Liquid Antiquity is a platform for radically rethinking the relationship between the classical and the contemporary. Antiquity is an irrepressible source of meaning today. But what it means is never fixed in stone. It must instead be continually rethought for an always changing “we” under always changing conditions of local and global significance. Resisting classicism as dead weight, Liquid Antiquity aims to make the ancient Greek past available as a fluid resource for the present by shifting attention from the matter of antiquity to the question of why antiquity matters.
Liquid Antiquity is therefore an exhibition without antiquities. The book becomes the primary site for staging an encounter with a “liquid” antiquity in word and image through conversations with contemporary artists, a critical lexicon that draws from the long history of classicism, and an essay mapping the contours of “liquid antiquity.” Spanning twenty-five hundred years in an unprecedented collaborationbetween leading artists, theorists, writers, art historians, classicists, cultural historians, and archaeologists, Liquid Antiquity is a handbook, deeply collaborative in spirit and experimental in form, for the creative work of reimagining the present through the ancient past.

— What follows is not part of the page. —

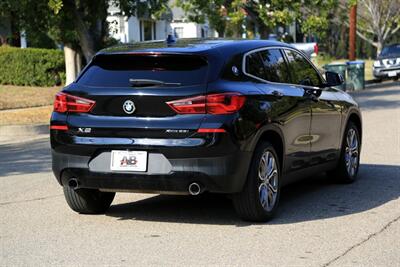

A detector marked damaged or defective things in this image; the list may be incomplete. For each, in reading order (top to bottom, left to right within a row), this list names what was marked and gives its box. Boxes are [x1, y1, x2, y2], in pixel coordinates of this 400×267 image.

“Liquid Antiquity: Conversations” works as a complement to the book. Six installations are distributed throughout the antiquities galleries of the Benaki Museum, each structured around a conversation between Brooke Holmes and an artist who contributed to the book: Matthew Barney, Paul Chan, Urs Fischer, Jeff Koons, Asad Raza, and Kaari Upson. The original settings of the interviews — artists’ studios and apartments — are superimposed on the real space of the museum and the dialogue is extended to the museum visitor. The antiquities collection is both the backdrop to and the context in which ancient artifacts interact with contemporary artists in dialogue with the past and the present. Moving experientially from the private reading relationship with the book to the static presence of the artifact to the active video encounters with the featured artists, the visitor is invited not only to reassess our relationship with ancient Greece but also to participate in the shifting scales and contours of the “we” who encounter the classical past.
Conceived and developed by Brooke Holmes, Robert F. Goheen Professor in the Humanities and Professor of Classics at Princeton University, in collaboration with Polina Kosmadaki, Head Curator at the Benaki Museum, and Yorgos Tzirtzilakis, artistic advisor to the DESTE Foundation, Liquid Antiquity explores the possibility of reinventing classicism and argues for its enduring influence on contemporary art. The project was organized by the DESTE Foundation in collaboration with “Postclassicisms” and the Benaki Museum, Athens.
The project includes a publication, co-edited by Brooke Holmes and Karen Marta, which consists of critical contributions by renowned scholars and ten conversations with prominent artists, as well as a site-specific video installation which places six interviews with the artists who contributed to the publication in dialogue with the Benaki Museum’s permanent collection of antiquities. The video installation was designed by Diller Scofidio + Renfro and exhibited at the Benaki Museum in Athens from April 4-September 17, 2017.